··· Texte fourni
États-Unis : la police traque les manifestants à l’aide des données des réseaux sociaux
Une association de défense des libertés civiques aux États-Unis, a publié mardi 11 octobre une série de documents prouvant que la police américaine a exploité les données de réseaux sociaux pour surveiller des manifestations et pister leurs participants. Elle a utilisé pour cela les services de Geofeedia, une entreprise « qui permet à des centaines d’organisations partout dans le monde de prévoir, analyser et agir en s’appuyant sur les signaux des réseaux sociaux en temps réel ».
Geofeedia se connecte aux « applications programming interfaces » des sites de réseaux sociaux, un service que ceux-ci proposent et qui lui permet d’en extraire efficacement des données (contenu des publications, photographies, vidéos, nom d’utilisateur, heure de publication, géolocalisation). Les données sont ensuite analysées et organisées pour les mettre à disposition des forces de l’ordre.
······
··· Données affichées
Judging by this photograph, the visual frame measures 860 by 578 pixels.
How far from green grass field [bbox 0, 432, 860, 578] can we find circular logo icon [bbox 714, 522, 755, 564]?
······
Recopiez à l'identique le passage du texte fourni qui va de « Geofeedia se connecte » jusqu'à « forces de l’ordre. » inclus.

Geofeedia se connecte aux « applications programming interfaces » des sites de réseaux sociaux, un service que ceux-ci proposent et qui lui permet d’en extraire efficacement des données (contenu des publications, photographies, vidéos, nom d’utilisateur, heure de publication, géolocalisation). Les données sont ensuite analysées et organisées pour les mettre à disposition des forces de l’ordre.